"No, nel mio film non le faccio fare la doccia", afferma sornione Pupi Avati. Sorprendere, spiazzare con scelte inconsuete, forse azzardate. Ma il fatto è, come dice lui, che "in Italia la panchina è corta" e lui da sempre ama "allargare la rosa", per usare ancora una metafora calcistica, con nomi e personaggi che non ti aspetti, da Katia Ricciarelli a Renato Pozzetto. E che soddisfazione quando, dopo avere sentito e ignorato ripetuti, "ma sei sicuro?", i risultati gli danno ragione.
Questa volta la sua scommessa vincente è Edwige Fenech, incontrastata reginetta delle commedie sexy degli anni ’70 e ’80, nelle quali la macchina da presa non mancava mai di spiarla sotto la doccia. Avati l’ha voluta nel suo nuovo film, ‘La quattordicesima domenica del tempo ordinario’, dal 4 maggio nelle sale.
Nella Bologna anni ’70, Sandra è la ragazza più bella della città (interpretata da giovane da Camilla Ciraolo). Di lei si innamora Marzio (Gabriele Lavia da adulto, Lodo Guenzi da giovane), che con l’amico Samuele (da adulto Massimo Lopez, da ragazzo Nick Russo) forma il duo “I leggenda“, e incide l’unico disco della sua vita.
Racconta Avati di non avere avuto esitazioni quando si è trattato di scegliere l’attrice a cui affidare il ruolo di Sandra, la ragazza più bella di Bologna. "Ho pensato, chi era la più bella del cinema italiano negli anni ’80? Edwige, che bella lo è anche adesso". E ricorda divertito: "È meraviglioso quando proponi un nome inconsueto. La proposta suscita sconcerto, come fosse una provocazione". Ma se non ha avuto dubbi Avati, non ne ha avuti nemmeno lei, felicissima di ricevere questa proposta.
"La chiamata di Pupi è stata una specie di miracolo, un sogno che si realizza. Non facevo più niente da sette anni – ricorda – da ‘È arrivata la felicità’ di Riccardo Milani. Non che non avessi ricevuto proposte, ma si trattava di tutti ruoli che non mi facevano tornare la voglia di recitare". Bella e sexy, radiosa e gentile, l’attrice nata in Algeria nel 1948, ha conquistato anche Quentin Tarantino.

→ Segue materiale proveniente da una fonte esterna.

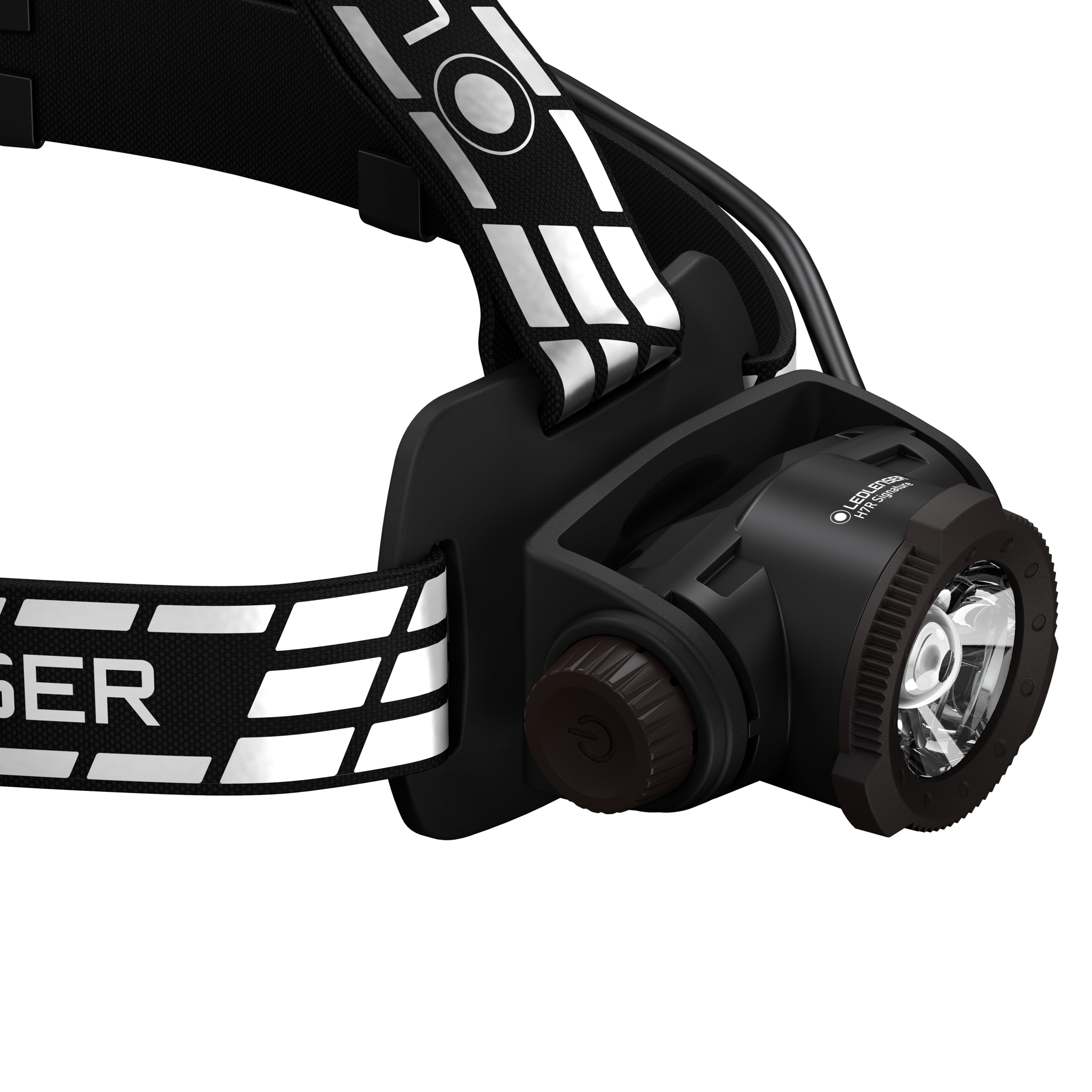 Ledlenser H7R Signature Headlamp mounted on a black headband with reflective white stripes front LED module visible and adjustable dial on the side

"Ha visto tutti i miei film, compresa Giovannona coscialunga disonorata con onore, perché gli piacevo come attrice ed è un cultore del cinema di un certo periodo", racconta Fenech e ricorda il film di Sergio Martino, diventato un cult. Altri tempi, e altri ruoli.
"Ho fatto tanti film, con ruoli bellissimi ma questa Sandra – dice – è quello giusto per questo momento della mia vita e della mia carriera, ora che non sono più una ragazzina ma una signora matura". Che felicità inattesa, quindi, la telefonata di Avati che l’ha raggiunta nella sua casa di Lisbona. "Una gioia incontenibile – ricorda – tanto che ho iniziato a saltare per casa, e il mio gatto insieme a me".
Un film, questo, in cui – rivela Avati – parla molto di sé. "A Bologna, subito dopo la guerra, all’angolo tra via Saragozza e via Audinot, c’era un chiosco di gelati gestito da un certo Romoli. Era un posto dove le cose che sognavi, accadevano", si racconta nel film. Marzio sognava di sposare Sandra e di avere successo come cantante, mentre Sandra voleva diventare indossatrice. Molti anni dopo, il bilancio delle loro vite registra però soprattutto delusioni e fallimenti.
"Quel chiosco non c’è più ma lo conservo dentro di me – racconta Avati – e aspetto ancora che accada qualcosa di significativo, perché non sono sazio. È un film con molti elementi autobiografici anche se, raccontando la mia vita, ho la presunzione di avere raccontato anche la vita degli altri".
E già nel titolo c’è un riferimento autobiografico. "Il tempo ordinario è quello che segue la Quaresima e precede l’Avvento. Il tempo ordinario – spiega Avati – coincide con la primavera e l’estate, periodi in cui solitamente ci si sposa e anche io mi sono sposato, il 27 giugno del 1964".
Quel giorno, dopo quattro anni di tenace corteggiamento, Avati aveva finalmente portato all’altare la ragazza dei suoi sogni e che è ancora sua moglie. "Mi sembrava di essermi garantito la felicità per sempre, e pensavo che non avrei avuto più bisogno di nient’altro. Ma a ottant’anni ti guardi alle spalle – riflette il regista bolognese – e ti rendi conto che il destino di tutti è di essere dei falliti, perché i nostri sogni andavano aldilà di quello che abbiamo ottenuto".